_INPUT MATERIAL_
----
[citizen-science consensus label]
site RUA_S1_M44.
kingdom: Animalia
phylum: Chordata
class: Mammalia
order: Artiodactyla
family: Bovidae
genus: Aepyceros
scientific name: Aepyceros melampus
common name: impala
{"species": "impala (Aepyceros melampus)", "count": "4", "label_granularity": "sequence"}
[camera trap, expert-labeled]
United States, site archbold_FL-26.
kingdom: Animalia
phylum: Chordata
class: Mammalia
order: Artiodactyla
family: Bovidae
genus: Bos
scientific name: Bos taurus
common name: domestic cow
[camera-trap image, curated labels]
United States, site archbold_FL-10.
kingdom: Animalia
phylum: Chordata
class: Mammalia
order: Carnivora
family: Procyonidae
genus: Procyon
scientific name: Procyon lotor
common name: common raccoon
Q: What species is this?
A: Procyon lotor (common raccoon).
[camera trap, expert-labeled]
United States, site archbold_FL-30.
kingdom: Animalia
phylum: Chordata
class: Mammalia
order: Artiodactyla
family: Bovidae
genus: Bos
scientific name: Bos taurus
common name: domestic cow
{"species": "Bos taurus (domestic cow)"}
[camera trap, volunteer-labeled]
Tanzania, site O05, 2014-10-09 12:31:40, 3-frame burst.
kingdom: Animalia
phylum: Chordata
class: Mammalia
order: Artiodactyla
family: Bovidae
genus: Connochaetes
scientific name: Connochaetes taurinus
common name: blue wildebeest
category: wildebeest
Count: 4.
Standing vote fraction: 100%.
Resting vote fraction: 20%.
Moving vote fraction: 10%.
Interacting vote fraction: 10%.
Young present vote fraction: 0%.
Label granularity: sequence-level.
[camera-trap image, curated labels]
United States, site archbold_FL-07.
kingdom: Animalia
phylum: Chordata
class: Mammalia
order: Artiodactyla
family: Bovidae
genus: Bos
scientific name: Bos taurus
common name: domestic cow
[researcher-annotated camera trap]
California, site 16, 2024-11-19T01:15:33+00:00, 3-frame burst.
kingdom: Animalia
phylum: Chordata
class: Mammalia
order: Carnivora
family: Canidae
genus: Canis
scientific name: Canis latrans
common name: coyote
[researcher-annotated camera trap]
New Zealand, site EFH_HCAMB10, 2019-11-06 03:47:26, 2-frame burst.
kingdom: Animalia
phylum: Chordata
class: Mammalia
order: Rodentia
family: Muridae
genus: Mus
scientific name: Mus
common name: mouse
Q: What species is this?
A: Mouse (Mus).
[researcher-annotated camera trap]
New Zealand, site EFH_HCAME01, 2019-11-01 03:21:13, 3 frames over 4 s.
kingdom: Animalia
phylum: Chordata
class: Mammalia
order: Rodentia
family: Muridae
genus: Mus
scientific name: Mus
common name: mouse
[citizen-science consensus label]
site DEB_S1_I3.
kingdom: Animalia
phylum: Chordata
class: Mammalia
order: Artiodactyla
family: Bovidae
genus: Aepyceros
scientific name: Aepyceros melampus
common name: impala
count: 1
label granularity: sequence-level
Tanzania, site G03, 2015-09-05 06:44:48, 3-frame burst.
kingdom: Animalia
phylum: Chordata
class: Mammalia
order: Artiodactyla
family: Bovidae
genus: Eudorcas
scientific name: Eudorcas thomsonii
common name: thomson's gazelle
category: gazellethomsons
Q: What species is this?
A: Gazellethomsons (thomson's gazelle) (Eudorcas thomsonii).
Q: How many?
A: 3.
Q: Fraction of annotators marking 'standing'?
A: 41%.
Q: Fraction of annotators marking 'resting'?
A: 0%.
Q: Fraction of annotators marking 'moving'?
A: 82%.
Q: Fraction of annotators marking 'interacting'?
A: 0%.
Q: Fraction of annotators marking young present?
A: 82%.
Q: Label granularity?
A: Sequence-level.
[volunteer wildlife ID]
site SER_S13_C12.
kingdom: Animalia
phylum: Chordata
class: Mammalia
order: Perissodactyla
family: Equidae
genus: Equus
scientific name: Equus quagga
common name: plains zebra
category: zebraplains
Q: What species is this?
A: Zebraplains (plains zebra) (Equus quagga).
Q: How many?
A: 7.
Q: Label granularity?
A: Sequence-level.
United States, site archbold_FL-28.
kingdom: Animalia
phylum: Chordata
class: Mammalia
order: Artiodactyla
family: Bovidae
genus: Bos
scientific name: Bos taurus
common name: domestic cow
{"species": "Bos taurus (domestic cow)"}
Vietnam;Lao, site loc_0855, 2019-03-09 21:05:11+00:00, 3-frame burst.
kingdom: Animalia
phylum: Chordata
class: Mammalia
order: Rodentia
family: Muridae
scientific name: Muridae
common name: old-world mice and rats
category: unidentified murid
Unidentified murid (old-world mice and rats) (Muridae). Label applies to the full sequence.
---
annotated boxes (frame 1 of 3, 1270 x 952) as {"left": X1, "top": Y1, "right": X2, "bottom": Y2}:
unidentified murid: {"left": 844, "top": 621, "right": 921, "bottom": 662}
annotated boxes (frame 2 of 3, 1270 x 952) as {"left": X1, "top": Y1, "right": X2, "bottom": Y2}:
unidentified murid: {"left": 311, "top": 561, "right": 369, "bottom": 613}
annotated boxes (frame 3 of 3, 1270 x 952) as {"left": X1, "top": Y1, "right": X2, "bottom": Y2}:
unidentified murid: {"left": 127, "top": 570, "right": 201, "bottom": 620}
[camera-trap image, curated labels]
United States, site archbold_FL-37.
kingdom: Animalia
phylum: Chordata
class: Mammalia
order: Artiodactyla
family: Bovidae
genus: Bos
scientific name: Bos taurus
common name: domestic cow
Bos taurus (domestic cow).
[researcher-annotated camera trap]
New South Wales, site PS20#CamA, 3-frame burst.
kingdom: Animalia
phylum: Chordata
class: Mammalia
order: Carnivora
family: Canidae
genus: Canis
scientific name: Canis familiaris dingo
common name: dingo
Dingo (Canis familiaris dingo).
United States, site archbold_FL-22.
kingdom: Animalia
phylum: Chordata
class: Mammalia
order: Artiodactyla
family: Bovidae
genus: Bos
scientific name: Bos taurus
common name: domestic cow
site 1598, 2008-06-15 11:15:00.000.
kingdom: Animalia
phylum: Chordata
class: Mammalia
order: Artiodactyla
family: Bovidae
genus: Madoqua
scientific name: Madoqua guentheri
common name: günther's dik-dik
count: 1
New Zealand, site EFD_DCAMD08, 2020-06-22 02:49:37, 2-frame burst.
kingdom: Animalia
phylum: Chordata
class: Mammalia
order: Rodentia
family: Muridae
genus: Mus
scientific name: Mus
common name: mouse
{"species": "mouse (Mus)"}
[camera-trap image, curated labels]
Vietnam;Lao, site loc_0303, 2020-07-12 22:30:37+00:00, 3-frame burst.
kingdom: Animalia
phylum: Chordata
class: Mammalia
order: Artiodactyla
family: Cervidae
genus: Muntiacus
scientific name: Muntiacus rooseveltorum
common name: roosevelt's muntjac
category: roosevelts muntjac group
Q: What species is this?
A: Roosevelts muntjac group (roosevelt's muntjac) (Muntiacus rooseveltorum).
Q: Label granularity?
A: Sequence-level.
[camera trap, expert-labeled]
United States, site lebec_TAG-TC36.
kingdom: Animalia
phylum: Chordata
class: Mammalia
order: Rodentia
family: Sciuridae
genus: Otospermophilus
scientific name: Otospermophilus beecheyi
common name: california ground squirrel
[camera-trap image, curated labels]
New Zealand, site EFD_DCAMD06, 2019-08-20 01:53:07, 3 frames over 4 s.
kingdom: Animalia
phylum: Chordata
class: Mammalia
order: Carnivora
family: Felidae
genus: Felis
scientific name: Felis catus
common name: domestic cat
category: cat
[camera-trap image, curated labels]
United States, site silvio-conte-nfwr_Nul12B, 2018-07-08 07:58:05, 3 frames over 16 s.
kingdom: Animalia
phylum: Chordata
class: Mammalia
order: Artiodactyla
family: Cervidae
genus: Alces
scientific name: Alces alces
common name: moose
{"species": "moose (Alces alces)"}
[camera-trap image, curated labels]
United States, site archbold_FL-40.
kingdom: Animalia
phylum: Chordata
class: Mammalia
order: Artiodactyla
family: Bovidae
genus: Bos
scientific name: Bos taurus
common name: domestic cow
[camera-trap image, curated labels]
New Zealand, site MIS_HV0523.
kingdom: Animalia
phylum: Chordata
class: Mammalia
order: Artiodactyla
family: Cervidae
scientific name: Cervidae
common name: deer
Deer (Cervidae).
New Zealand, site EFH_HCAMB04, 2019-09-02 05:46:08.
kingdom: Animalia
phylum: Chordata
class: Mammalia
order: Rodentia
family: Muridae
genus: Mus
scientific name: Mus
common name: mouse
----
From the records above, copy every line that holds the word "over".

New Zealand, site EFH_HCAME01, 2019-11-01 03:21:13, 3 frames over 4 s.
New Zealand, site EFD_DCAMD06, 2019-08-20 01:53:07, 3 frames over 4 s.
United States, site silvio-conte-nfwr_Nul12B, 2018-07-08 07:58:05, 3 frames over 16 s.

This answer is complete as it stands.